Poor Doncaster child services now rated 'adequate'
Doncaster Council's children's services have won an improved rating from Ofsted, two years after its failures led to government intervention.
Inspectors said the overall effectiveness for safeguarding youngsters was now deemed "adequate".
The council said the report's outcome was a "significant milestone".
In 2009, the government ordered the takeover of children's services after the deaths of seven children in the district through neglect or abuse.
Last year the government announced again it would intervene at the authority after the Audit Commission said it was not being properly run.
It came after the council was criticised over attacks by two brothers in Edlington.
'Not good enough'
The boys, aged 11 and 12, were given indeterminate sentences for torturing two other boys, aged nine and 11, in the South Yorkshire village last April.
The latest rating is an improvement on the 2010 inspection which deemed children's services to be performing poorly.
Chris Pratt, Doncaster Council's Director of the Children and Young People's Service, said more still needed to be done to improve the service.
"The findings and overall judgment of the inspection represent a significant milestone in our ongoing journey of improvement," he said.
"Whilst it is right the inspection has acknowledged where we have come from and highlighted our good direction of travel, we are acutely aware there is still a long way to go.
"Adequate is a far, far better judgement than the 'inadequate' ones we have had previously, but not good enough for the children and young people of Doncaster."

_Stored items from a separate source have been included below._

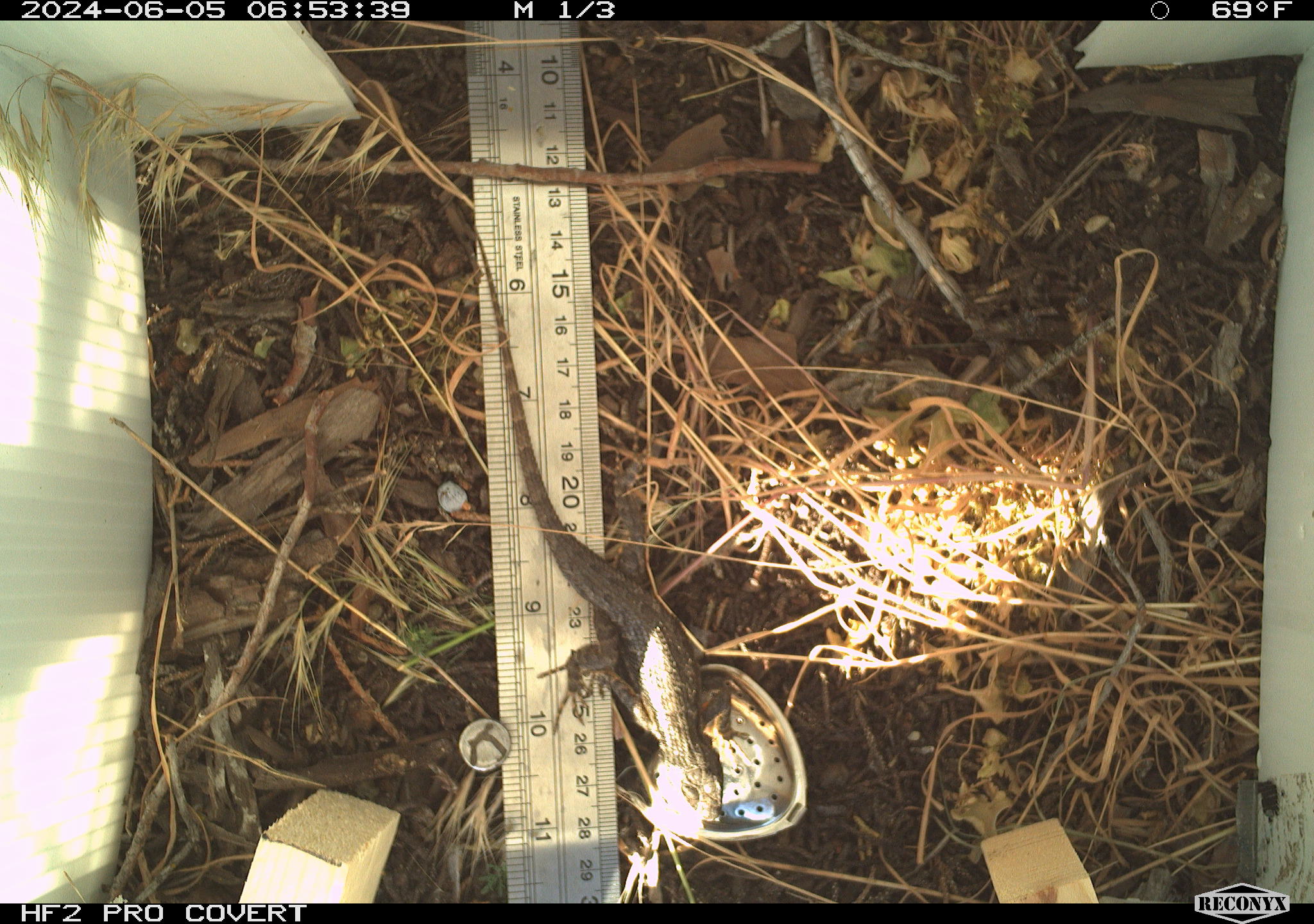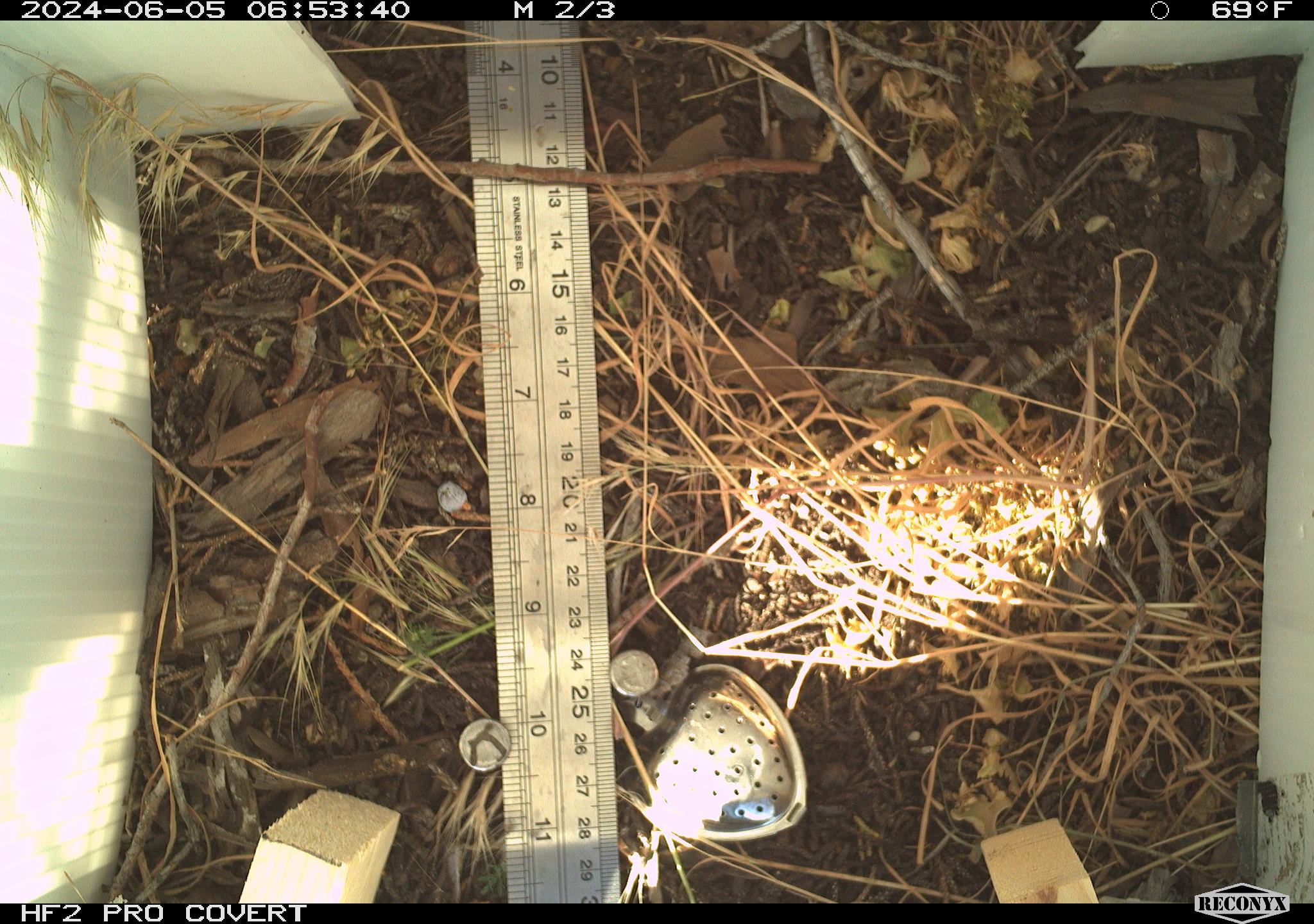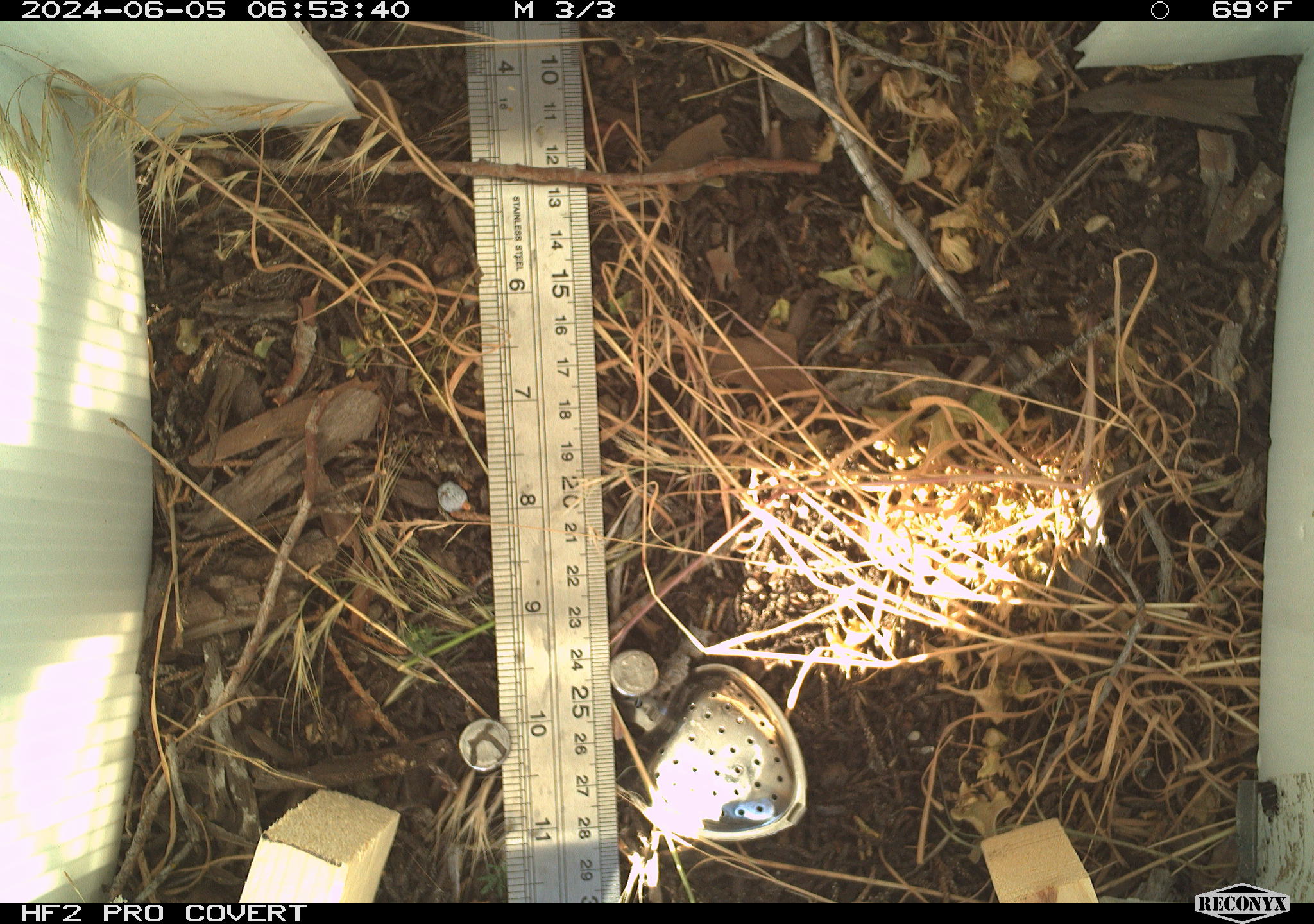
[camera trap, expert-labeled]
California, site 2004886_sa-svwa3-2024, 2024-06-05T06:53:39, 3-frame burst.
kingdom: Animalia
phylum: Chordata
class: Reptilia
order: Squamata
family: Phrynosomatidae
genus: Sceloporus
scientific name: Sceloporus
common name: spiny lizards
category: sceloporus species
Sceloporus species (spiny lizards) (Sceloporus).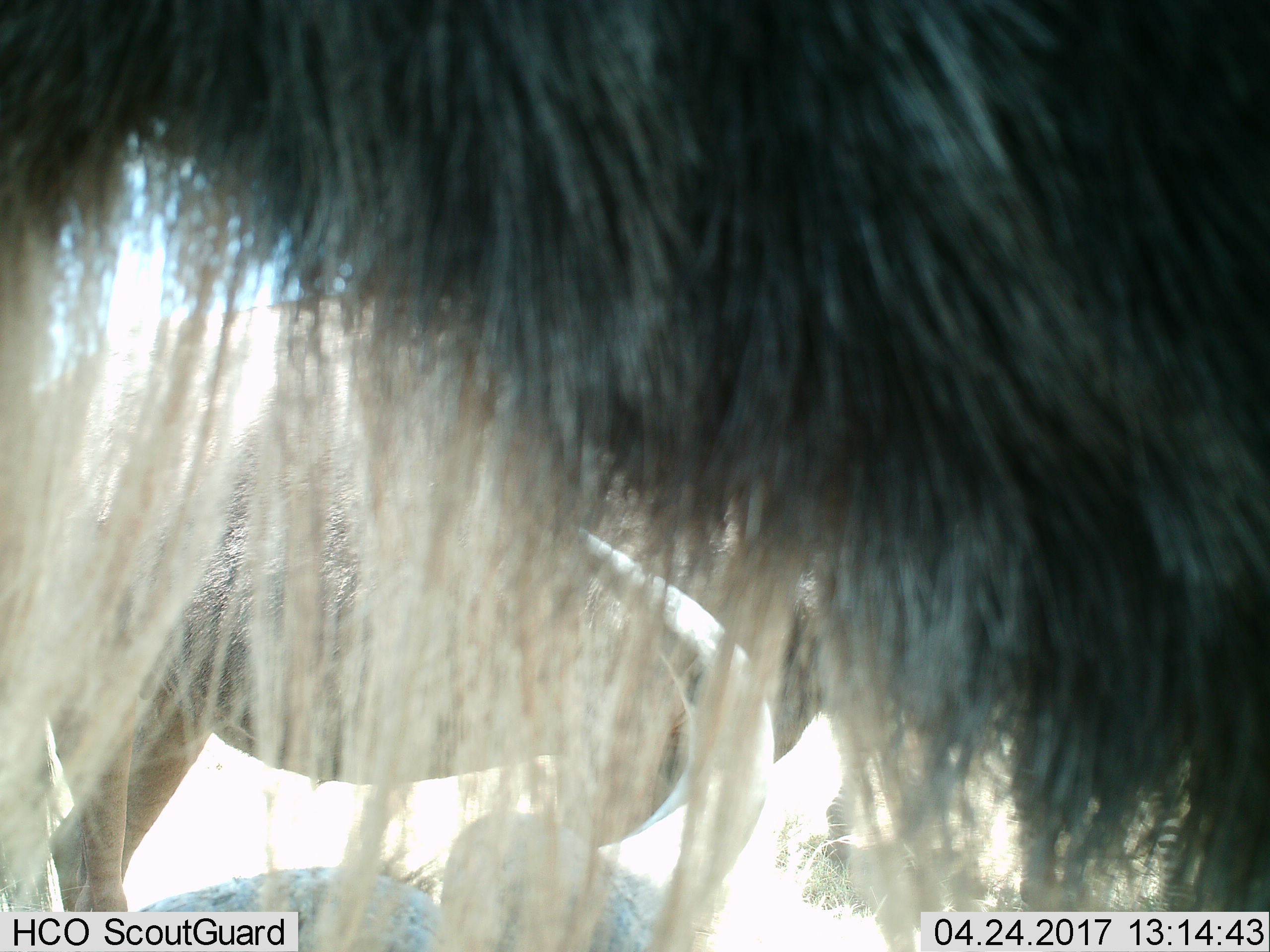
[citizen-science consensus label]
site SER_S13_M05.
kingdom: Animalia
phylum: Chordata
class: Mammalia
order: Artiodactyla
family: Bovidae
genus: Connochaetes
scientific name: Connochaetes taurinus taurinus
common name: blue wildebeest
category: wildebeestblue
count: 2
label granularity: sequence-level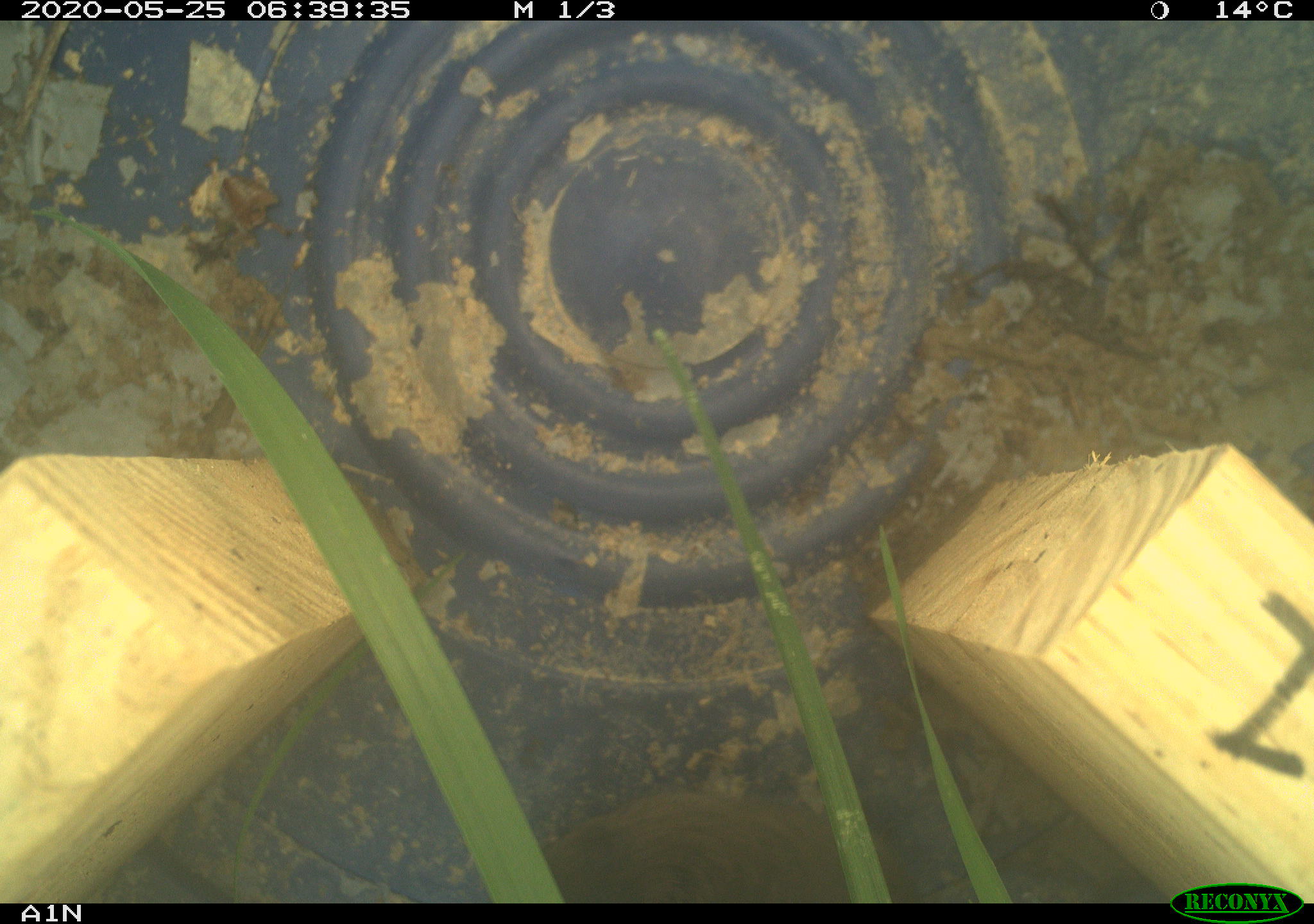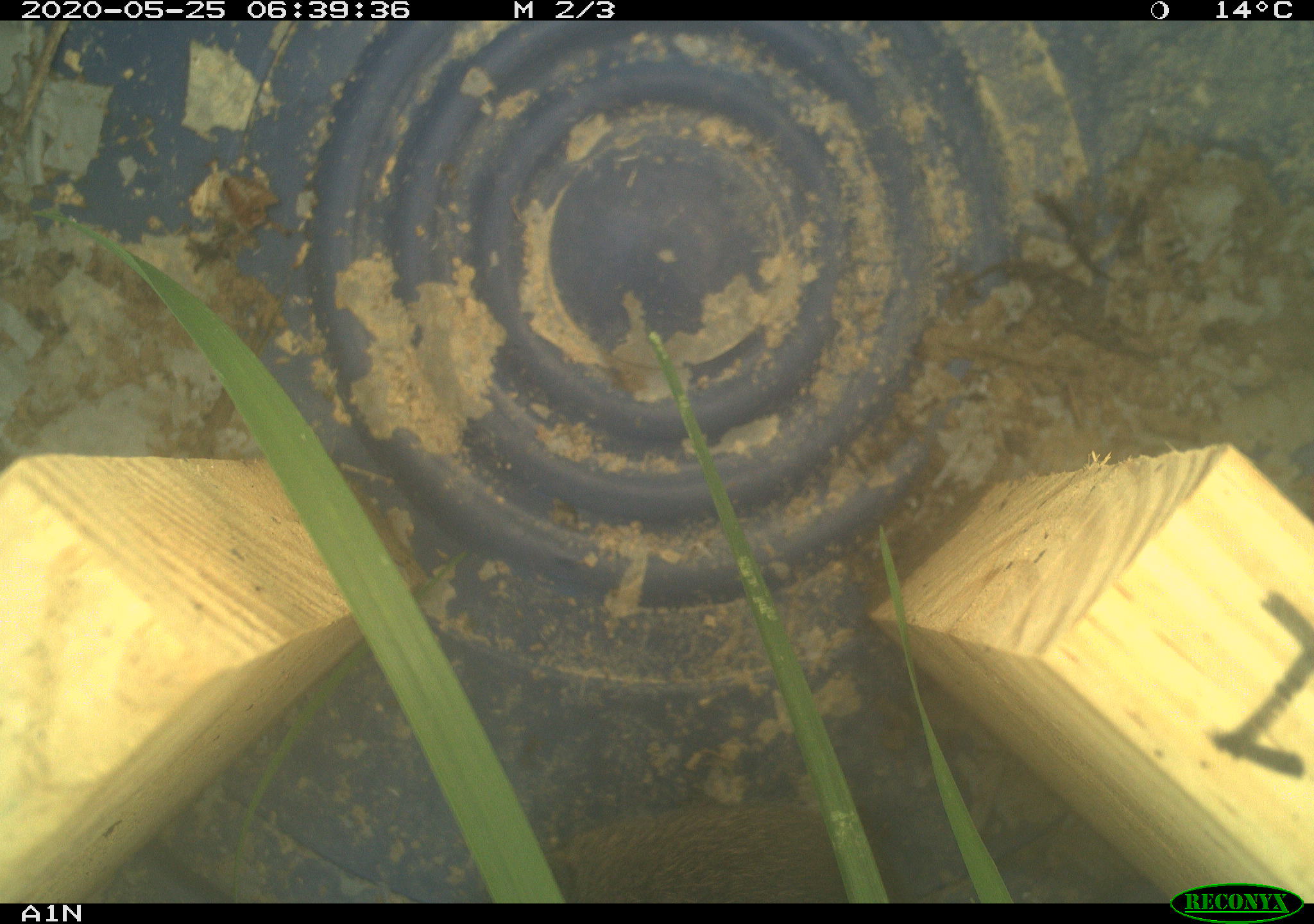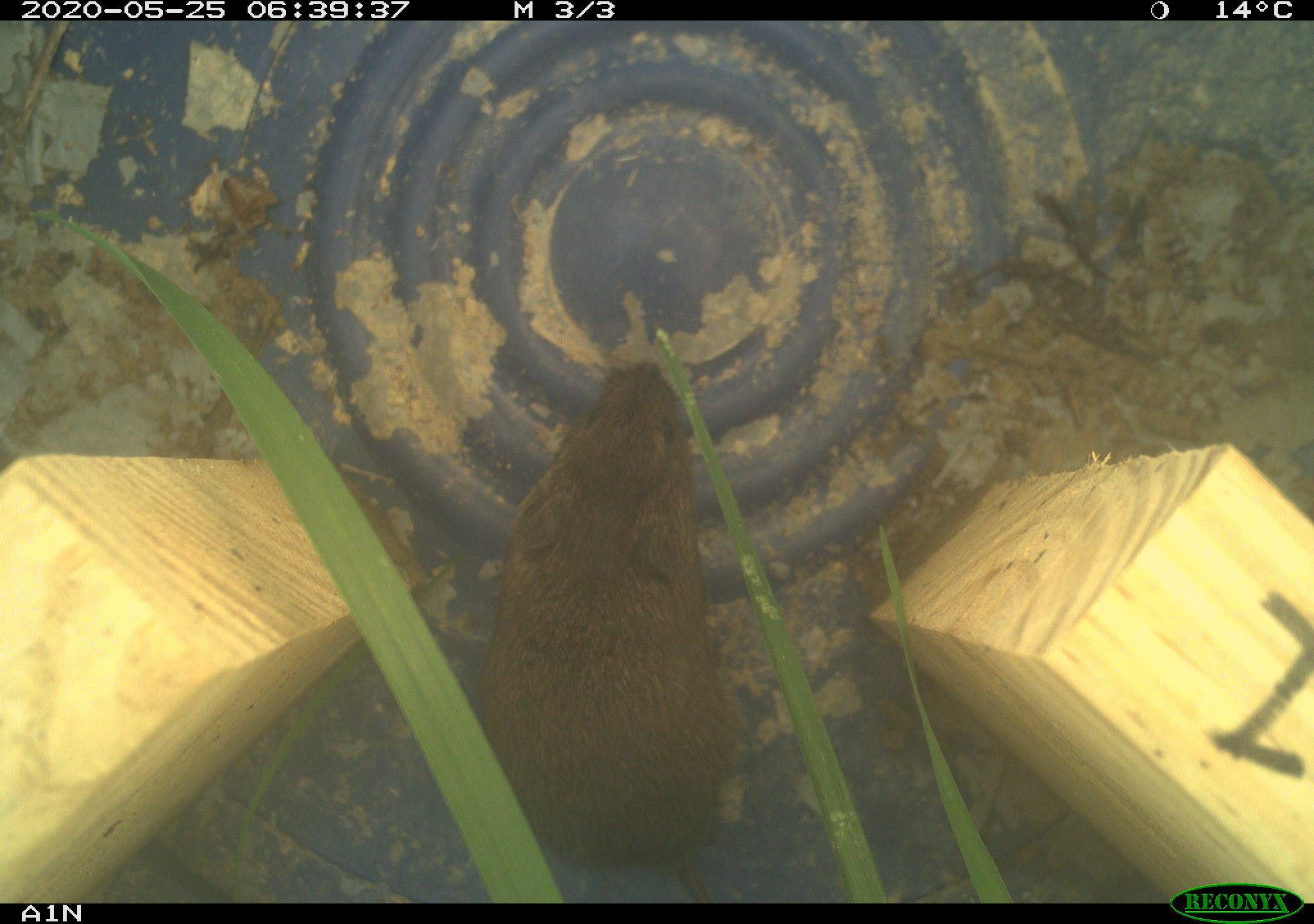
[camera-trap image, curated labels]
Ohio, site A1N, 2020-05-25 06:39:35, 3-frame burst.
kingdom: Animalia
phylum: Chordata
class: Mammalia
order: Rodentia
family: Cricetidae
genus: Microtus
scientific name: Microtus pennsylvanicus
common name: meadow vole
Meadow vole (Microtus pennsylvanicus).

The Ofsted report states: "The overall effectiveness of safeguarding in Doncaster is adequate.
"The council meets its statutory requirements for the management of safeguarding services.
"This reflects significant progress over the last year after a considerable period of poor performance and inadequate management which led to government intervention in 2009."
It said that no services were deteriorating though some were "at an early stage of improvement" and some were "underdeveloped".
The report highlighted a number of areas of improvement including improving attendance by the police and health professionals at child protection conferences.
Mr Pratt added: "There are several recommendations in the report for developing better services and we have started to implement these with vigour."